──────── Material supplied

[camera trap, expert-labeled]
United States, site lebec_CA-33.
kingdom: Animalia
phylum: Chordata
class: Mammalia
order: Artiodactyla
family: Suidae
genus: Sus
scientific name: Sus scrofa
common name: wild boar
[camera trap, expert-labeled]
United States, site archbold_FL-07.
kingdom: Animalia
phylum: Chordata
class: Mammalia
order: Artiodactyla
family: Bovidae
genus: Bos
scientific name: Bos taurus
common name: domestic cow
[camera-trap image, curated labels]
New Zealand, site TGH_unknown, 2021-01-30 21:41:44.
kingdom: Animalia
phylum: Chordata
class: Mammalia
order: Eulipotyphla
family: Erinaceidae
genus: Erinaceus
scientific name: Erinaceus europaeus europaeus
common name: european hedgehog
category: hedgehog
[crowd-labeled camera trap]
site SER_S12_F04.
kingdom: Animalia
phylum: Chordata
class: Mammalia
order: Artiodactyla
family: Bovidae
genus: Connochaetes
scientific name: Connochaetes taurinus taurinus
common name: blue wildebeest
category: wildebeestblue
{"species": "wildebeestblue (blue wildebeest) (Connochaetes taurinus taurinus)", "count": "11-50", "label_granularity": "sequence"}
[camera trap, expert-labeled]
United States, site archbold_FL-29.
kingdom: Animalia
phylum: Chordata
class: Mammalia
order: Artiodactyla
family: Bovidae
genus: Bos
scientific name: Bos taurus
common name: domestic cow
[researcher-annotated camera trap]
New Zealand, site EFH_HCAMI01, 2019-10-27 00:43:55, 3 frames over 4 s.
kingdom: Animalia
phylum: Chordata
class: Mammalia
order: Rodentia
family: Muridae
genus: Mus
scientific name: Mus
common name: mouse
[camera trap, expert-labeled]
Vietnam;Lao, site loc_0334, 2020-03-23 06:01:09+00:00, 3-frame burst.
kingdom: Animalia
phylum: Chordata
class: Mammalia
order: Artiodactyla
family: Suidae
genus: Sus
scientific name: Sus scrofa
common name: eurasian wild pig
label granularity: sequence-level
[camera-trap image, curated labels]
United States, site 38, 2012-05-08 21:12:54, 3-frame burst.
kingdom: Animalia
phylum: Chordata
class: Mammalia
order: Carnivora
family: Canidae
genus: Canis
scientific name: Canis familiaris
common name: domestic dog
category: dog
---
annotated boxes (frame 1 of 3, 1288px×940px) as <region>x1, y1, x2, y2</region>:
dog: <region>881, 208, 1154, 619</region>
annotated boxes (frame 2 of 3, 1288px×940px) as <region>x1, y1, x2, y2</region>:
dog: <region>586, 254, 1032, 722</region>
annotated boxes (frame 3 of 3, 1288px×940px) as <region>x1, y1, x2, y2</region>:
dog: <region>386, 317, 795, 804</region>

────────────────

» **About this exercise**
Above are the records; print exactly the lines from the line with "category: hedgehog" to the line with "category: wildebeestblue", including both, and nothing else.

» **Exercise result**
category: hedgehog
[crowd-labeled camera trap]
site SER_S12_F04.
kingdom: Animalia
phylum: Chordata
class: Mammalia
order: Artiodactyla
family: Bovidae
genus: Connochaetes
scientific name: Connochaetes taurinus taurinus
common name: blue wildebeest
category: wildebeestblue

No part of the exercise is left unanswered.